Hardy Krüger jr.: „Die Nächte sind am schlimmsten“

Die Erinnerungen an den 10. Juli 2011 werden Hardy Krüger jr. und seine Frau Kathi wohl nie wieder los. Am Tag nach seiner Taufe verstarb ihr acht Monate alter Sohn Paul-Luca am plötzlichen Kindstod. Damit umzugehen ist fast unmöglich.
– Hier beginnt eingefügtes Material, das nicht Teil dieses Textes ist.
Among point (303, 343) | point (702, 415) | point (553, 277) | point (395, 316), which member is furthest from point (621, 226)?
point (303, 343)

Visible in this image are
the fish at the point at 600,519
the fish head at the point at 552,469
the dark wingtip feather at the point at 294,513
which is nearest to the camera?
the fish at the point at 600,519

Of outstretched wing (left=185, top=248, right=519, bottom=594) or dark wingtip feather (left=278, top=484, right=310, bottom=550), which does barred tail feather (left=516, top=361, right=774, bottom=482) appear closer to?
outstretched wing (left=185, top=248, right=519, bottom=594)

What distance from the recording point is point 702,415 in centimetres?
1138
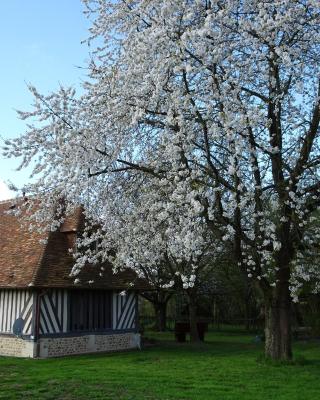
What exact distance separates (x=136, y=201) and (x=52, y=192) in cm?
223

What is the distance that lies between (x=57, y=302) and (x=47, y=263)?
4.14 feet

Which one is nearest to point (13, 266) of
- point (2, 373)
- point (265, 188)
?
point (2, 373)

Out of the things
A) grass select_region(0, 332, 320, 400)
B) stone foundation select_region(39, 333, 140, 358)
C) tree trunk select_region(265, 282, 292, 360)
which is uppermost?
tree trunk select_region(265, 282, 292, 360)

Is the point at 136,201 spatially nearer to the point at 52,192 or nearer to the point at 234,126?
the point at 52,192

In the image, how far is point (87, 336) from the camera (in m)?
17.2

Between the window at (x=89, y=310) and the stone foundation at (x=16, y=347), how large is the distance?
57.8 inches

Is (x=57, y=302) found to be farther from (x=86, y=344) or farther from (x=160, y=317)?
(x=160, y=317)

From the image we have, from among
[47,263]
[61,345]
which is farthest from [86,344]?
[47,263]

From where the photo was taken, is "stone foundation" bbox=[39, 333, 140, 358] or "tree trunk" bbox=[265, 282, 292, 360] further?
"stone foundation" bbox=[39, 333, 140, 358]

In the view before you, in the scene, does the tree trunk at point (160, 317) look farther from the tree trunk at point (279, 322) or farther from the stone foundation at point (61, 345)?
the tree trunk at point (279, 322)

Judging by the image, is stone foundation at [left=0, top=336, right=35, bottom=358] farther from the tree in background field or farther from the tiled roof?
the tree in background field

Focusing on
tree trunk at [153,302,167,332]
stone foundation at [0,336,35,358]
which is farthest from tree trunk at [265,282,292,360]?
tree trunk at [153,302,167,332]

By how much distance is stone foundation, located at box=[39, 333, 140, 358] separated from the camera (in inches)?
626

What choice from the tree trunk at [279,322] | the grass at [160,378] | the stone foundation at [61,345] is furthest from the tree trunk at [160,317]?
the tree trunk at [279,322]
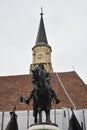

In Worte fassen kann der Schauspieler die Ereignisse bisher kaum, eine Erklärung dafür gibt es schon gar nicht. „Niemand kann sich vorstellen, was uns widerfahren ist. Niemand, der nicht selbst ein Kind verloren hat. Es ist ein Albtraum, der einfach nicht aufhören will.“

Der Forsthaus Falkenau-Star wirkte müde und abgekämpft. Schlafen, das sei fast nicht möglich. „Die Nächte sind am schlimmsten. Da kommen immer wieder diese Bilder, die einem nicht aus dem Kopf gehen. Die Bilder möchte ich nicht beschreiben. Das sind private Bilder, das tut so weh“, fasst er zusammen, was die gesamte Familie in einen tiefen Abgrund gestürzt hat. Stundenlang liegt der 43-Jährige wach, wartet nur darauf, dass er wieder aufstehen könne.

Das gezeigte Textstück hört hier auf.